Językoznawcy w ramach projektu „Najnowsze słownictwo polskie” chcą rejestrować nowe wyrazy, które pojawiają się w języku niemal co dzień i które przyjmują się w języku niemal na naszych oczach. Chcą wykorzystać przy tworzeniu słownika crowdsourcing – w zbieraniu i wyjaśnianiu neologizmów – tak jak przy tworzeniu haseł w Wikipedii – pomagać mają więc internauci. Członkami redakcji naukowej obserwatorium są prof. Mirosław Bańka, Maciej Czeszewski oraz Jan Burzyński.

Na razie w słowniku OJ UW znaleźć można ponad 250 haseł. Można się np. dowiedzieć się, że „woonerf” to ulica, na której piesi i rowerzyści mają pierwszeństwo wobec pojazdów silnikowych, że „bigoreksja” to uzależnienie od treningu fizycznego, a „bromance” to pozbawiona wymiaru seksualnego bardzo bliska relacja uczuciowa między mężczyznami. Czytelnicy mogą także dowiedzieć się, jak nowe wyrazy się wymawia, jak wygląda poprawna ich odmiana i przekonać się, w jakim kontekście słowa te mogą być poprawnie użyte.

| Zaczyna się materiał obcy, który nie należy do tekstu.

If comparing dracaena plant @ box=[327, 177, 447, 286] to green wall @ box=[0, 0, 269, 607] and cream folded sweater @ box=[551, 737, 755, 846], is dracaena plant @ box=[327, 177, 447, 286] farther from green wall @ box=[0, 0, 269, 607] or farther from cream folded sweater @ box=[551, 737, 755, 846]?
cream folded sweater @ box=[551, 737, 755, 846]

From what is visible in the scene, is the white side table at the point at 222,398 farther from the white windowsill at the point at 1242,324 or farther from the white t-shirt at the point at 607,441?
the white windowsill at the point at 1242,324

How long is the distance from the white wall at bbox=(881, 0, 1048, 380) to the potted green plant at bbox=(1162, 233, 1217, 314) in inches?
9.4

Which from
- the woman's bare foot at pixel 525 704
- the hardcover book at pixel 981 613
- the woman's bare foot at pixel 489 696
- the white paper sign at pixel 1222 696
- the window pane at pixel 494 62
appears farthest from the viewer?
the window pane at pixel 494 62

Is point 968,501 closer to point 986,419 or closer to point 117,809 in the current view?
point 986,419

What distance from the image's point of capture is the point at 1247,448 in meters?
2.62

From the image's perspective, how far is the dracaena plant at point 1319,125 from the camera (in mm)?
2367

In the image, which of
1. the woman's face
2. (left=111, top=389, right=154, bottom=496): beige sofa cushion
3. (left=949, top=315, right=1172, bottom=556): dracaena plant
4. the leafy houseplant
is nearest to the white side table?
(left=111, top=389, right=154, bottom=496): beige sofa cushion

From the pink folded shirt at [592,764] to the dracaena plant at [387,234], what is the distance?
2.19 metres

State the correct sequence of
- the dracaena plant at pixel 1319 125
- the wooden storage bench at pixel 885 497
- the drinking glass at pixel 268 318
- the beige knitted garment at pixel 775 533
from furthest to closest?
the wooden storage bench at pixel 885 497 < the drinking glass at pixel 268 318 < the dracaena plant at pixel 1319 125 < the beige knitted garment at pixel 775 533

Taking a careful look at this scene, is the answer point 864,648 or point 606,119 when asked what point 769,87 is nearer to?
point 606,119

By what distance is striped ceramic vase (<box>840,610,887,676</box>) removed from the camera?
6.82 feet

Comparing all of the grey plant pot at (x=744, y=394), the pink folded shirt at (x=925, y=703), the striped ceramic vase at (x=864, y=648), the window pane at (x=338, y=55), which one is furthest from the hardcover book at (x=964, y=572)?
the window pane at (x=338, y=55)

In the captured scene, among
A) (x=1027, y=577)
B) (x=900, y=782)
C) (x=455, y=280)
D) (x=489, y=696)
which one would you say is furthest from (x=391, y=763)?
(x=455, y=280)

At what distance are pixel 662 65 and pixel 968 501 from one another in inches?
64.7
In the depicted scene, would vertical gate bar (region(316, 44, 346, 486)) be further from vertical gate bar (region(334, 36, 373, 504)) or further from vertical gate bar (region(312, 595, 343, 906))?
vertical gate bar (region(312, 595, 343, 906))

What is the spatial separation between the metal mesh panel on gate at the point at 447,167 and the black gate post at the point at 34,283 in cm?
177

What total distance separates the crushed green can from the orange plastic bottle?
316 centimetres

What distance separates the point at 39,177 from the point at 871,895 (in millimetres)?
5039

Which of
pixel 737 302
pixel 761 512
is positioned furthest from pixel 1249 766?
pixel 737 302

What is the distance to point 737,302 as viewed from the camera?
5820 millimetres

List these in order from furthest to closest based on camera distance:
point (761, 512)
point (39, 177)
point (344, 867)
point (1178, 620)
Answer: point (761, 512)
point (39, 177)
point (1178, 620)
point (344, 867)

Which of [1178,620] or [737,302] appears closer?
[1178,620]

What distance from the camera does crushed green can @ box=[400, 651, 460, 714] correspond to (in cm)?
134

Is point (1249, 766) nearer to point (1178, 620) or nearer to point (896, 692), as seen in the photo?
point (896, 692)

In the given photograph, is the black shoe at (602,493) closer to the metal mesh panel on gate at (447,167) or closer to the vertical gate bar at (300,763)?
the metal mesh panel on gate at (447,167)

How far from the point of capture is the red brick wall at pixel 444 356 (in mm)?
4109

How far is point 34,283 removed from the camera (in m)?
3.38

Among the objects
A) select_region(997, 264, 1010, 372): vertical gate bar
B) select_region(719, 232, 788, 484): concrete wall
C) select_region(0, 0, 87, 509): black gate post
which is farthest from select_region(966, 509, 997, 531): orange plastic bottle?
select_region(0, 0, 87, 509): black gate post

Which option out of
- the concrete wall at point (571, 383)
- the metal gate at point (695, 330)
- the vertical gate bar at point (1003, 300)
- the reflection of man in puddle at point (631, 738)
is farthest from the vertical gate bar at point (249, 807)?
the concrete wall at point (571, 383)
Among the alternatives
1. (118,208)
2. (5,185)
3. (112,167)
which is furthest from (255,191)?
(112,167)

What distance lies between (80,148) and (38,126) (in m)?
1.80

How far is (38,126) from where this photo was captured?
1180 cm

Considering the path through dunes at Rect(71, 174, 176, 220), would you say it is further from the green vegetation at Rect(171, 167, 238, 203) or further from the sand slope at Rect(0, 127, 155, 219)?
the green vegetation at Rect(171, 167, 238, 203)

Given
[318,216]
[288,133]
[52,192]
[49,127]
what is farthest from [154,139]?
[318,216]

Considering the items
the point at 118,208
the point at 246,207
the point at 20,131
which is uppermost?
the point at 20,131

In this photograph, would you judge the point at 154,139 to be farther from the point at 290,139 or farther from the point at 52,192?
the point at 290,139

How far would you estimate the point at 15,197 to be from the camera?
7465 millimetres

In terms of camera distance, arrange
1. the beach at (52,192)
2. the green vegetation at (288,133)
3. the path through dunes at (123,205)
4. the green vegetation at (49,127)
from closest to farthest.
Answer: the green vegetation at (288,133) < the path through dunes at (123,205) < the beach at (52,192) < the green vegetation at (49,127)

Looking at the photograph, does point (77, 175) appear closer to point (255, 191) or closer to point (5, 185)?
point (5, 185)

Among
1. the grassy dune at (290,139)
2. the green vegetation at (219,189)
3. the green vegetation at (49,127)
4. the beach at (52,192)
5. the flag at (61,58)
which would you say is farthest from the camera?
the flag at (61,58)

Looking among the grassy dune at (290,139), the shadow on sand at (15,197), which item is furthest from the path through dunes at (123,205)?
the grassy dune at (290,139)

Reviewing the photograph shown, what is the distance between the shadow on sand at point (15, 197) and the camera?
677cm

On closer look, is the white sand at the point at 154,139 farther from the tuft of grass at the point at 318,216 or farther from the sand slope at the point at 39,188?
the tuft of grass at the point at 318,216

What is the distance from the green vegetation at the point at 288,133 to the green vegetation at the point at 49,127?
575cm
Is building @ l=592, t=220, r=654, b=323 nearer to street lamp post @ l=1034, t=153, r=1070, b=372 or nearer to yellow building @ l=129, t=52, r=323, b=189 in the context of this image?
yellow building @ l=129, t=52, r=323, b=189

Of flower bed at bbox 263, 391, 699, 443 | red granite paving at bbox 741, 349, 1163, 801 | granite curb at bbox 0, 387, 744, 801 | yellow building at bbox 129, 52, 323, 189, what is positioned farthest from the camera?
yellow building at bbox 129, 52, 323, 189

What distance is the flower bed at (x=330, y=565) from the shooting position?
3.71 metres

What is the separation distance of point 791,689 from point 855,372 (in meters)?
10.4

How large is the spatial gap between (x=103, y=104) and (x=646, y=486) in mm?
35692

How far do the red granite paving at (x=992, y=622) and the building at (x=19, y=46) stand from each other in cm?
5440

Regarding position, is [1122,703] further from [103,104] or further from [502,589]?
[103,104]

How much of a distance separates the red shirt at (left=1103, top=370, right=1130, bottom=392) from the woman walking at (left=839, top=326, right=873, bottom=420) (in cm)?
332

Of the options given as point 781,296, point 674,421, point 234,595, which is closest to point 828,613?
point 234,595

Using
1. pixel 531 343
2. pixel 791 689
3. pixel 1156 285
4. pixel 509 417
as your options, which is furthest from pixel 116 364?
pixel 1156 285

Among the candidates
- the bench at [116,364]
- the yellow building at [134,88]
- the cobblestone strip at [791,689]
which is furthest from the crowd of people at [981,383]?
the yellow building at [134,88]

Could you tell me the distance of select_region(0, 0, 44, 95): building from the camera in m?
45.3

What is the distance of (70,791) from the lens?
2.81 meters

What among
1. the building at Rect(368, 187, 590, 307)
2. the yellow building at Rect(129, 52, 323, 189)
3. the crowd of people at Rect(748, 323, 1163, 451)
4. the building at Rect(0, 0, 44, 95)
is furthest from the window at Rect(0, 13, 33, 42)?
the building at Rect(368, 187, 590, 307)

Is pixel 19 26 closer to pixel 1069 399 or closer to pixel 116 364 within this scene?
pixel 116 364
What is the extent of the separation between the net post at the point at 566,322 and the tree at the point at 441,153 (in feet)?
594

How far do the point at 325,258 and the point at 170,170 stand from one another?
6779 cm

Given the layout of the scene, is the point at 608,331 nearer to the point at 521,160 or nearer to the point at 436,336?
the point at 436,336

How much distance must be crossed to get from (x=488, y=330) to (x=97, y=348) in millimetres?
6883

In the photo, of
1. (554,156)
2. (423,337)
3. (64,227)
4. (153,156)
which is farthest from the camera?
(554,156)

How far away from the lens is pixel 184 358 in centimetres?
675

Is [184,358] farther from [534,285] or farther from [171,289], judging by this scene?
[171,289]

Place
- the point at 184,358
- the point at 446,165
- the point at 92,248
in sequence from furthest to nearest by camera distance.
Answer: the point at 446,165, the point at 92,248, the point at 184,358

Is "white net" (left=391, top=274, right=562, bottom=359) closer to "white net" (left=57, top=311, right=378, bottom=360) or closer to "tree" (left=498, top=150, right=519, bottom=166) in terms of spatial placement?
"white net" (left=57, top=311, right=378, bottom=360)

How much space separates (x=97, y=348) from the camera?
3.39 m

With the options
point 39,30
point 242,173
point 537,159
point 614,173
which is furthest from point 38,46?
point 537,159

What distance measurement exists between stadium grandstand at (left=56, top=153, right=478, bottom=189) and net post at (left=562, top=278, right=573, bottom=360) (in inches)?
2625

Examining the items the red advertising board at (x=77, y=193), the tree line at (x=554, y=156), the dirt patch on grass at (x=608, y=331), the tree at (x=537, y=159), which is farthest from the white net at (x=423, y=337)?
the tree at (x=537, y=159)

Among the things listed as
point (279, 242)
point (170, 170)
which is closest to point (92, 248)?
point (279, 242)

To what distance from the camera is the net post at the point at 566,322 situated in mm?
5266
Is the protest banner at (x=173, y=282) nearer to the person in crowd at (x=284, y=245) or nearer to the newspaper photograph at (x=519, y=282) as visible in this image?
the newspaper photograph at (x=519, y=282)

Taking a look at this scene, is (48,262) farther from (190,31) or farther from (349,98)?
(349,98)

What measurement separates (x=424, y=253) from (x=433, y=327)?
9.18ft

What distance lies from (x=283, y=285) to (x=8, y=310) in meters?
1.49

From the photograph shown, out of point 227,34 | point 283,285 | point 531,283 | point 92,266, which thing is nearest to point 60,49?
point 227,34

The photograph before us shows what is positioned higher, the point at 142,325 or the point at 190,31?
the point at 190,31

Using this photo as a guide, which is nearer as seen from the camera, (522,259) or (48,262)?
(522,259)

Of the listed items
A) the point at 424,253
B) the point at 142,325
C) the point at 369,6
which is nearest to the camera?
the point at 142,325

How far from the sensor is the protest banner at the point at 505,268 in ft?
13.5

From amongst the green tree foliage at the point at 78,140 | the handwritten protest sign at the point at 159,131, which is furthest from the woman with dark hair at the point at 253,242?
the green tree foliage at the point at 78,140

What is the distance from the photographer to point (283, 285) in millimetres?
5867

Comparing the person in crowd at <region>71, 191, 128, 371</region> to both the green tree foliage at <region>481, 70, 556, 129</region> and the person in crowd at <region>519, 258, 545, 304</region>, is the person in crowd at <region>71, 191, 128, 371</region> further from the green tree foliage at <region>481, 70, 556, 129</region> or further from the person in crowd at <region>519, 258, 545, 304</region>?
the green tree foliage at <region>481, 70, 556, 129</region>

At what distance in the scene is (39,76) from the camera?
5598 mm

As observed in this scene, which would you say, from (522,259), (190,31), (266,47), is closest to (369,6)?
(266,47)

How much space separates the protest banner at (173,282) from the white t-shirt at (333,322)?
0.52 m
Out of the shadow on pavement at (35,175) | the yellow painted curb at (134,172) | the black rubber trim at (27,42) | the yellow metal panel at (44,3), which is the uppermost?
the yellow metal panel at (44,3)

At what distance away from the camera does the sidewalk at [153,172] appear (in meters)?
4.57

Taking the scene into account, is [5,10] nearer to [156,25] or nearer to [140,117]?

„Notowanie nowych wyrazów, w miarę możliwości na bieżąco, i udostępnianie ich w formie słownika powinno być naszym obowiązkiem, w nie mniejszym stopniu niż bieżący zapis wydarzeń politycznych, społecznych czy kulturalnych” – informują na swojej stronie przedstawiciele obserwatorium. Zwracają uwagę, że w Polsce żadne wydawnictwo ani instytucja akademicka nie udostępnia takiego rejestru na bieżąco. Wprawdzie Instytut Języka Polskiego PAN opracowuje kolejne tomy „Nowego słownictwa polskiego”, ale tworzone są one na podstawie materiałów prasowych sprzed około 10 lat. Zmiany zachodzące w języku nie są więc odnotowywane z dnia na dzień.

„Tymczasem codziennie płynie wokół nas strumień słów, w którym nowe wyrazy są jak drobiny złota” – zaznaczają twórcy Obserwatorium Językowego UW i zaznaczają, że słowa te odzwierciedlają to, jak postrzegamy świat. „Skoro instytucje wydawnicze i akademickie słabo sobie radzą z rejestrowaniem nowych wyrazów, czyli pozwalają, aby grudki złota przeciekały nam przez palce, postanowiliśmy do współpracy zaprosić internautów” – zaznaczają redaktorzy słownika i zapraszają wszystkich do nadsyłania informacji o nowych wyrazach, które używane są w języku.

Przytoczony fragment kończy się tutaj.